Many things are like that. Because of tradition and short term inconvenience we get stuck with something inefficient. English spelling is another example. We really should add some more letters to the alphabet since English has more sounds than letters and make it more regular.



> English orthography is the alphabetic spelling system used by the English language. English orthography, like other alphabetic orthographies, uses a set of habits to represent speech sounds in writing. In most other languages, these habits are regular enough so that they may be called rules. In standard English spelling, however, nearly every sound is spelled in more than one way, and most spellings and all letters can be pronounced in more than one way and often in many different ways. This is partly due to the complex history of the English language,[1] but mainly because no systematic spelling reform has been implemented in English, contrary to the situation in most other languages.
> 
> In general, English spelling does not reflect the sound changes in the pronunciation of the language that have occurred since the late fifteenth century.


----------



## Amocholes (Nov 5, 2003)

Great! Another jar to add to the nightstand!


----------



## coldmorning (Jul 4, 2007)

Ugh, I hate coins. All jangling around in your pockets.


----------



## komorikun (Jan 11, 2009)

coldmorning said:


> Ugh, I hate coins. All jangling around in your pockets.


Don't you have a compartment in your wallet for coins? Mine has a velcro compartment that is easy to open and close.


----------



## copper (Nov 10, 2003)

No matter if it is paper money or coin it is all an instrument of debt. The money has no backing. All fiat currencies end up failing eventually.


----------



## AussiePea (Mar 27, 2007)

We have 10c 20c 50c $1 [email protected] coins here then notes from there up. I much prefer it tbh. The biggest issue I have with US cash is the paper of the notes as opposed to plastic. Paper gets dirty, scrunched and just more annoying to work with imo.


----------



## coldmorning (Jul 4, 2007)

komorikun said:


> Don't you have a compartment in your wallet for coins? Mine has a velcro compartment that is easy to open and close.
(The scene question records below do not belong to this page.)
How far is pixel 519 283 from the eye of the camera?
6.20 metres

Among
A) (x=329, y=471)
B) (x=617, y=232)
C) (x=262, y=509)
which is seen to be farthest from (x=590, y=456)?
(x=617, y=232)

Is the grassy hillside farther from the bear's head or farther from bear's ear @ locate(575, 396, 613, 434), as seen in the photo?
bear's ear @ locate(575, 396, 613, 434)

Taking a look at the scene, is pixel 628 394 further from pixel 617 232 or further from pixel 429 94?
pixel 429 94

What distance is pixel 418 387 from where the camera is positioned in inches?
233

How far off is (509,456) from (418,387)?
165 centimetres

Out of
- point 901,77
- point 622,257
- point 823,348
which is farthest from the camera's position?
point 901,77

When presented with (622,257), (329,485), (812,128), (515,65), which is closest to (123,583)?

No, my wallet doesn't have anything like that. Some of my jeans have a little pocket above the main pocket which I use for coins. Sometimes when I'm putting my jeans away, I forget to take them out of the little pocket and the coins go flying all over the floor.


----------



## Meta14 (Jan 22, 2012)

Canada has a $1 and a $2 coins. I like them. :3


----------



## Diacetylmorphine (Mar 9, 2011)

$1 seems awfully small for paper.


----------



## bezoomny (Feb 10, 2007)

The dollar coins have their use, I get them when I take the train or buy stamps. I don't like the idea of paper dollars being phased out, it would be a lot more hassle to carry around a bunch of coins instead of the bare minimum.


----------



## Nogy (Feb 13, 2011)

I'd hate to have any more loose change jangling around in my pocket


----------



## Cletis (Oct 10, 2011)

Most people don't want a bunch of bulky coins in their pocket. That's why the old silver dollar (Morgans) went out around the 1920's or so...that and they were pure silver...which was getting worth more than $1


----------



## Nada (Dec 19, 2004)

I think we need to focus on governments reckless spending than this. Plus my coins tend to get tossed aside and forgotten, so I'm not saving any money.


----------



## Ape in space (May 31, 2010)

I'm not an American but your dollar bills SUCK. Whenever I go to the US I have to stand at the counter like an idiot sorting through all these ridiculous bits of paper trying to find one that's large enough to cover my purchase, after being under the impression that I have a lot of money when I really only have like $7. And why the heck are your bills not colour-coded? Please for the love of god use dollar coins.


----------



## bezoomny (Feb 10, 2007)

I hate the opinion that anything different needs to be done away with. You get used to the different bills very quick. Color coding would be undignified and obnoxious looking.


----------



## Nekomata (Feb 3, 2012)

As a non-American, I don't really care, however, I do think it's weird to have a $1 bill... o__o so... like, if you have $100 on you, you have like... 100 notes or something? No, I think coins are more practical, plus they're all shiny and stuff... *loves having tons of pound coins* xDDD. Or.. well, I suppose there are bigger notes than $1 I guess, but still XD

Oh, but the Japanese currency seems to be the most prettiest of all *fawns over how colourful they are*


----------



## MindOverMood (Dec 12, 2009)

How will I make it rain at the strip clubs?:b


----------



## Nada (Dec 19, 2004)

MindOverMood said:


> How will I make it rain at the strip clubs?:b


It will be hailing instead. I will only slightly feel bad for all the injured strippers.


----------



## copper (Nov 10, 2003)

Meta14 said:


> Canada has a $1 and a $2 coins. I like them. :3


I have 40 $1 Canadian coins, but they are silver dollars so they are worth a lot more then $1 per piece. Bought them on sale from the place I usually buy silver.


----------



## FireIsTheCleanser (Aug 16, 2011)

Ape in space said:


> I'm not an American but your dollar bills SUCK. Whenever I go to the US I have to stand at the counter like an idiot sorting through all these ridiculous bits of paper trying to find one that's large enough to cover my purchase, after being under the impression that I have a lot of money when I really only have like $7. And why the heck are your bills not colour-coded? Please for the love of god use dollar coins.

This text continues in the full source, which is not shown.